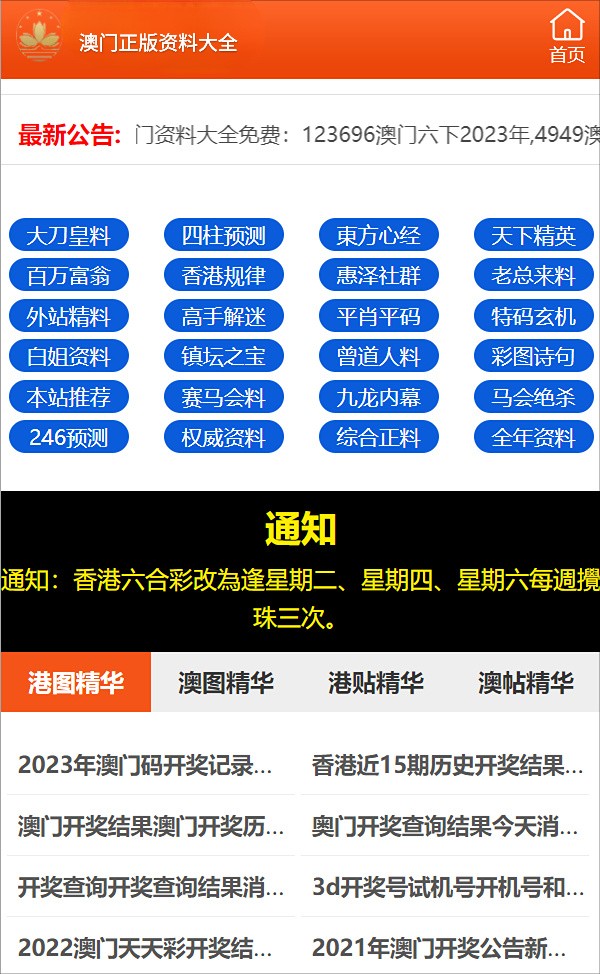 澳门正版资料大全

首页

最新公告: 门资料大全免费：123696澳门六下2023年,4949澳

大刀皇料 四柱预测 東方心经 天下精英
百万富翁 香港规律 惠泽社群 老总来料
外站精料 高手解迷 平肖平码 特码玄机
白姐资料 镇坛之宝 曾道人料 彩图诗句
本站推荐 赛马会料 九龙内幕 马会绝杀
246预测 权威资料 综合正料 全年资料

通知

通知：香港六合彩改為逢星期二、星期四、星期六每週攪珠三次。

港图精华 澳图精华 港贴精华 澳帖精华

2023年澳门码开奖记录...
香港近15期历史开奖结果...
澳门开奖结果澳门开奖历...
奥门开奖查询结果今天消...
开奖查询开奖查询结果消...
3d开奖号试机号开机号和...
2022澳门天天彩开奖结...
2021年澳门开奖公告新...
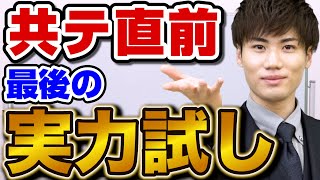 共テ直前
最後の
実力試し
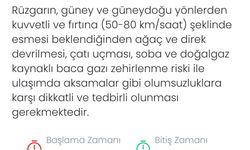 Rüzgarın, güney ve güneydoğu yönlerden kuvvetli ve fırtına (50-80 km/saat) şeklinde esmesi beklendiğinden ağaç ve direk devrilmesi, çatı uçması, soba ve doğalgaz kaynaklı baca gazı zehirlenme riski ile ulaşımda aksamalar gibi olumsuzluklara karşı dikkatli ve tedbirli olunması gerekmektedir.

Başlama Zamanı

Bitiş Zamanı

━━━━━━━━━━━━━━━━━━━━━━━━━━━━━━

◆ What needs to be done: What you return must match, line for line, the records from the line containing "奥门开奖查询结果今天消..." through their end, with both ends included and no pictures.

◆ Result:
奥门开奖查询结果今天消...
开奖查询开奖查询结果消...
3d开奖号试机号开机号和...
2022澳门天天彩开奖结...
2021年澳门开奖公告新...
 共テ直前
最後の
実力試し
 Rüzgarın, güney ve güneydoğu yönlerden kuvvetli ve fırtına (50-80 km/saat) şeklinde esmesi beklendiğinden ağaç ve direk devrilmesi, çatı uçması, soba ve doğalgaz kaynaklı baca gazı zehirlenme riski ile ulaşımda aksamalar gibi olumsuzluklara karşı dikkatli ve tedbirli olunması gerekmektedir.

Başlama Zamanı

Bitiş Zamanı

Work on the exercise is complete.